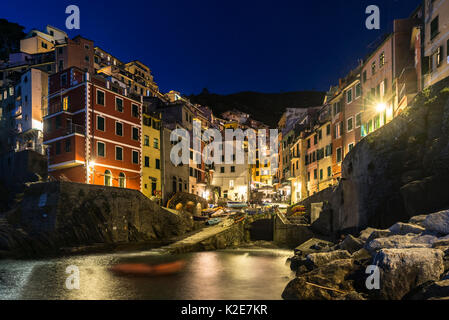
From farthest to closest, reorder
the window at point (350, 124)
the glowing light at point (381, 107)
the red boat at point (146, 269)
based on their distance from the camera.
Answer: the window at point (350, 124) < the glowing light at point (381, 107) < the red boat at point (146, 269)

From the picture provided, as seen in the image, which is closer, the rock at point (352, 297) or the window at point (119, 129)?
the rock at point (352, 297)

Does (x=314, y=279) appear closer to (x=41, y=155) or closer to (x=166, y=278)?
(x=166, y=278)

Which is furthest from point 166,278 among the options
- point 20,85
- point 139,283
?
point 20,85

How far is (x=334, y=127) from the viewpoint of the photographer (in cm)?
4728

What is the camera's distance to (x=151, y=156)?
50094mm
·····
Can you rewrite every line of the entries above as one numbered list, skipping blank lines and leaving out the picture?

THE SOLUTION:
1. From farthest to closest, reorder
2. the window at point (350, 124)
3. the glowing light at point (381, 107)
4. the red boat at point (146, 269)
5. based on their distance from the camera.
6. Answer: the window at point (350, 124) < the glowing light at point (381, 107) < the red boat at point (146, 269)
7. From the picture provided, as seen in the image, which is closer, the rock at point (352, 297) or the window at point (119, 129)?
8. the rock at point (352, 297)
9. Does (x=314, y=279) appear closer to (x=41, y=155) or closer to (x=166, y=278)?
10. (x=166, y=278)
11. Which is furthest from point 166,278 among the options
12. - point 20,85
13. - point 139,283
14. ?
15. point 20,85
16. How far is (x=334, y=127) from the viewpoint of the photographer (in cm)?
17. 4728
18. What is the camera's distance to (x=151, y=156)?
19. 50094mm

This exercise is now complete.